Mr. Hubbard graduated with Honors from the University of Chicago Law School in 2013, where he served as Managing Editor of The University of Chicago Law Review. He was a Kirkland & Ellis Scholar and a member of the Order of the Coif. While at the Law School, he was a John M. Olin Fellow in Law and Economics and received the Chicago Bar Association Federal Tax Section’s Award for Academic Achievement in Taxation. Mr.
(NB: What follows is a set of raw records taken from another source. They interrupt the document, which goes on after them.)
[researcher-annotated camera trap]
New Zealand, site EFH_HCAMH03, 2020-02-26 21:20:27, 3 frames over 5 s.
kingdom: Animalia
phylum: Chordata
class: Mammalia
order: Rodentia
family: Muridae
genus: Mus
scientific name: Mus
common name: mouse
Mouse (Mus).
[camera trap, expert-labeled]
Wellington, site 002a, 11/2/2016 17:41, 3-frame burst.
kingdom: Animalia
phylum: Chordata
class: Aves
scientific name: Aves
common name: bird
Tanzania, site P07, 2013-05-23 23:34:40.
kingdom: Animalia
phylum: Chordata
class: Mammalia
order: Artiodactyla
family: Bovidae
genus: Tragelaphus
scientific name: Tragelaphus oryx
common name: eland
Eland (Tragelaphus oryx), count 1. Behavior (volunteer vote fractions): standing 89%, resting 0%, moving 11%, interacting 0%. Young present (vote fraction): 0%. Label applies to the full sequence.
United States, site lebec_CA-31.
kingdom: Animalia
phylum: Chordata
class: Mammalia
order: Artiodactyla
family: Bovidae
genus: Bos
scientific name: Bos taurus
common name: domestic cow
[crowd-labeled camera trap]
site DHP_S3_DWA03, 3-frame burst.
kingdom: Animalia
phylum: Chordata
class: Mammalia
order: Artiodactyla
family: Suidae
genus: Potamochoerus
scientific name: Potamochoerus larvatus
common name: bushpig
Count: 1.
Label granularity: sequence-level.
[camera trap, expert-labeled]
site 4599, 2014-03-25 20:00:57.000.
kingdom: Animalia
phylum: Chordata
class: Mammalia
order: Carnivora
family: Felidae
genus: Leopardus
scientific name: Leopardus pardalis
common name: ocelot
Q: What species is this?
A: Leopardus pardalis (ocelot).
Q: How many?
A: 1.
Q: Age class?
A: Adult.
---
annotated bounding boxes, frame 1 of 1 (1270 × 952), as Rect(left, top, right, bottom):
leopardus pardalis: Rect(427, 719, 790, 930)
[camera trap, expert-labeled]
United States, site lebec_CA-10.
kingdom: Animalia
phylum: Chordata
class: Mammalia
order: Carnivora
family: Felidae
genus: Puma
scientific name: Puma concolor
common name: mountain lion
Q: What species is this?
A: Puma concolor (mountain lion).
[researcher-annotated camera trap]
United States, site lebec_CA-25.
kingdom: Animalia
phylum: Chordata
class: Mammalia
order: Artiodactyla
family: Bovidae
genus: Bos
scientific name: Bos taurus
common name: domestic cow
Hubbard received his Bachelor’s and Master’s in Accountancy, summa cum laude, from the University of Missouri, where he was a four-year letter winner and captain of the nationally ranked men’s swim team.
He is a member of the Texas bar and is admitted to practice before the U.S. Supreme Court, the U.S. Courts of Appeals for the Third, Fifth, Sixth, Seventh, Ninth, Tenth, and Eleventh Circuits, and the U.S. District Courts for the Northern, Southern, Eastern, and Western Districts of Texas.
- Bradley George Hubbard, Deference to Agency Statutory Interpretations First Advanced in Litigation? The Chevron Two-Step and the Skidmore Shuffle, 80 U. Chi. L. Rev. 447 (2013) (cited in E.I. Du Pont Nemours & Co. v. Smiley, 138 S. Ct. 2563 (2018) (Gorsuch, J., joined by Roberts, C.J., and Thomas, J., respecting the denial of certiorari)).